• PASSAGE:
((

I am not sure, if I am getting it right yet.

The default is margin=1. In this case, a method="CLR" normalisation of HTO counts is done across HTOs and per cell. That is for one cell, all HTO counts are centered and log-transformed. This is the respective piece of code from NormalizeData.default:

     'CLR' = CustomNormalize(
        data = object,
        custom_function = function(x) {
          return(log1p(x = x / (exp(x = sum(log1p(x = x[x > 0]), na.rm = TRUE) / length(x = x)))))
        },

In the linked issue, the satijalab advised to use margin=1 if there is variation in how HTOs perform (which is what they observed).

ktrns commented 3 years ago

So what is the exact difference to method="LogNormalize"? Is it that "CLR" calculates a geometric mean and log-transforms the data, while "LogNormalize" calculates a standard mean, scales and log-transforms the data?

))

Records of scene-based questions
((

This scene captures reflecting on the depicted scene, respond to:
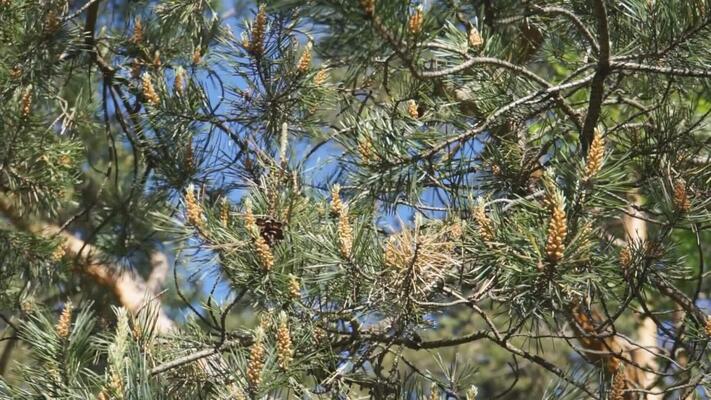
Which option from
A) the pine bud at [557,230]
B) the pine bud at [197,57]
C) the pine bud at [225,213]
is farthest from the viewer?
the pine bud at [197,57]

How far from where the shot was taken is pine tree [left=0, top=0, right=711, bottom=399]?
113 cm

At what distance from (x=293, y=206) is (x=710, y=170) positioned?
0.57 m

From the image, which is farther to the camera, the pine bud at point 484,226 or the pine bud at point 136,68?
the pine bud at point 136,68

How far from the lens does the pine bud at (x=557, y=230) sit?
3.43 ft

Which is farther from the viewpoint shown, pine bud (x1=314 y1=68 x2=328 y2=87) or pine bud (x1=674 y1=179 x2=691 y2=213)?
pine bud (x1=314 y1=68 x2=328 y2=87)

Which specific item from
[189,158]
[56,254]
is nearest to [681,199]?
[189,158]

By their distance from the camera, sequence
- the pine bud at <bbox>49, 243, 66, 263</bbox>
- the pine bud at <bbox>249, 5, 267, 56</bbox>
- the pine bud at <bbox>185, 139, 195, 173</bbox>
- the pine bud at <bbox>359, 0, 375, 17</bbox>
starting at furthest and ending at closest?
the pine bud at <bbox>49, 243, 66, 263</bbox> → the pine bud at <bbox>185, 139, 195, 173</bbox> → the pine bud at <bbox>249, 5, 267, 56</bbox> → the pine bud at <bbox>359, 0, 375, 17</bbox>

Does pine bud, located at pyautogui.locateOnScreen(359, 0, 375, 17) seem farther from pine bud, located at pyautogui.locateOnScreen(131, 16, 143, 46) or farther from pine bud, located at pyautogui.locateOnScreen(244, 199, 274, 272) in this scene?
pine bud, located at pyautogui.locateOnScreen(131, 16, 143, 46)

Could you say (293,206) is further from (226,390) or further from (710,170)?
(710,170)

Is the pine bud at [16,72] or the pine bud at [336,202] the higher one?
the pine bud at [16,72]

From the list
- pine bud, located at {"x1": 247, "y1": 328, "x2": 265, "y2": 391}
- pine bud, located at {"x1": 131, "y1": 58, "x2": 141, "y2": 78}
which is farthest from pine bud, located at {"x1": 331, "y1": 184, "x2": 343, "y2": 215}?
pine bud, located at {"x1": 131, "y1": 58, "x2": 141, "y2": 78}

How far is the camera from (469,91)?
1.42 meters

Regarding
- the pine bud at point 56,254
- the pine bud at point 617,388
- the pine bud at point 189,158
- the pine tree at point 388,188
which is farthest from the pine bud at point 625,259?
the pine bud at point 56,254

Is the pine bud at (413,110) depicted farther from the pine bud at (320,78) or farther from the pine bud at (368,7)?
the pine bud at (368,7)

))

• EXERCISE TASK 1: Write out the entire forum thread on HTO count normalization, word for word.
• EXERCISE TASK 2: Extract everything in the records from the line containing "Is the pine bud at (413,110)" down to the end of the records, including both ends, and nothing else.
The forum thread and the records were taken from separate sources.

• TASK RESPONSE 1:
I am not sure, if I am getting it right yet.

The default is margin=1. In this case, a method="CLR" normalisation of HTO counts is done across HTOs and per cell. That is for one cell, all HTO counts are centered and log-transformed. This is the respective piece of code from NormalizeData.default:

     'CLR' = CustomNormalize(
        data = object,
        custom_function = function(x) {
          return(log1p(x = x / (exp(x = sum(log1p(x = x[x > 0]), na.rm = TRUE) / length(x = x)))))
        },

In the linked issue, the satijalab advised to use margin=1 if there is variation in how HTOs perform (which is what they observed).

ktrns commented 3 years ago

So what is the exact difference to method="LogNormalize"? Is it that "CLR" calculates a geometric mean and log-transforms the data, while "LogNormalize" calculates a standard mean, scales and log-transforms the data?

• TASK RESPONSE 2:
Is the pine bud at (413,110) depicted farther from the pine bud at (320,78) or farther from the pine bud at (368,7)?
the pine bud at (368,7)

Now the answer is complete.